If you have something else in mind, do feel free to elaborate.

Relevant for applications as well, when a table only has a few thousand entries, a scan is not the end of the world and not even an outage in waiting.

I agree with you that one should seek when possible as part of normal query optimization, but depending on your data, it could also just easily be something you can live with forever.

You can’t control the growth rate of your tables, you can only estimate it. When we design for reliability we want to remove single cause failures and make a best effort to reduce dual cause failures. We definitely don’t want two failures from a single cause.

What reason might the lack of indexes suddenly become a critical issue? And what other things might you be scrambling to deal with at the same time? Tables might fill quickly when a favorable review comes in, or some world even results in churn in your system.

Just make the damned index. You Are Going to Need It. And what’s the harm in making it?

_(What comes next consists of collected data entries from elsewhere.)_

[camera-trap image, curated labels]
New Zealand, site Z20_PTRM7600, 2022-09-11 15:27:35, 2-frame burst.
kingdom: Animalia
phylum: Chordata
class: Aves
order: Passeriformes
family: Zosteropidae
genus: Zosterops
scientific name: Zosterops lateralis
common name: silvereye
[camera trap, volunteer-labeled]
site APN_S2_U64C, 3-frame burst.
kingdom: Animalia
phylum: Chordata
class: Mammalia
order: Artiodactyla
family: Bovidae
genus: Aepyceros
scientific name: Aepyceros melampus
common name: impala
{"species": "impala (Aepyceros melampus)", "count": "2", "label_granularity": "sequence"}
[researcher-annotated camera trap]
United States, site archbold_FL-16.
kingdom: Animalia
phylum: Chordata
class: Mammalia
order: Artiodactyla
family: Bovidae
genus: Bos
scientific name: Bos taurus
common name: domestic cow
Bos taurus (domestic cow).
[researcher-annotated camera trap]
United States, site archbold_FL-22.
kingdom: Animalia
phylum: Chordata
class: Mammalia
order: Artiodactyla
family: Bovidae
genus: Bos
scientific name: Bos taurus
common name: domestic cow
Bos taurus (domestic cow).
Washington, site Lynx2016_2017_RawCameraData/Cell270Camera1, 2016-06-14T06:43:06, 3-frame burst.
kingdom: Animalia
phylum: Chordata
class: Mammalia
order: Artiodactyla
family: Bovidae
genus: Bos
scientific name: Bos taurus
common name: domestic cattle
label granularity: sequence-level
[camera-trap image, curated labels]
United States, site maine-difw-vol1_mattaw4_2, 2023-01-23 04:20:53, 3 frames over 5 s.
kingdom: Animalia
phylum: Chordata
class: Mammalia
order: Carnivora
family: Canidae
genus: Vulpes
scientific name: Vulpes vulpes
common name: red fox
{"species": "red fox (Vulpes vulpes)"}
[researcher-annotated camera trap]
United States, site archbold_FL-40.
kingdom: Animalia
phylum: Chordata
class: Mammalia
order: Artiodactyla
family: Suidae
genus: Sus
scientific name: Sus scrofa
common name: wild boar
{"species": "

Depending on your application, you can very accurately estimate it. And in a case I had yesterday, it involved stringy numbers because of a third party system, so I could indeed add a computed persisted column that converts our number to a VARCHAR, add a 9th index with a lot of fields on that computed column and then save… almost nothing compared to just scanning 6k rows.
We had one such table for years. The one day I get an emergency call from support, big customer don't get their responses and it's critical for their workflow.

After some digging I found the service generating the responses got killed due to being unresponsive.

Turns out our customer got a new client which caused them to suddenly generate 100x as much data as others in this module. And that caused a lot more data in a table that joined this non-indexed table.

So everything was working, it was just the performance went over a cliff in a matter of days due to the missing index.

Added the required index and it's been humming ever since.

I've had similar experiences, and so these days I'm very liberal with indexes.

We have read-heavy workloads, if you mostly insert then sure be conservative.

“And what’s the harm in making it?“

Increased storage and slower inserts?

In a table you think isn’t growing?? No.
As usual, there are well-qualified exceptions. If you are very certain the table scan can't hurt, sure. But in my experience, an index wouldn't hurt any in those cases.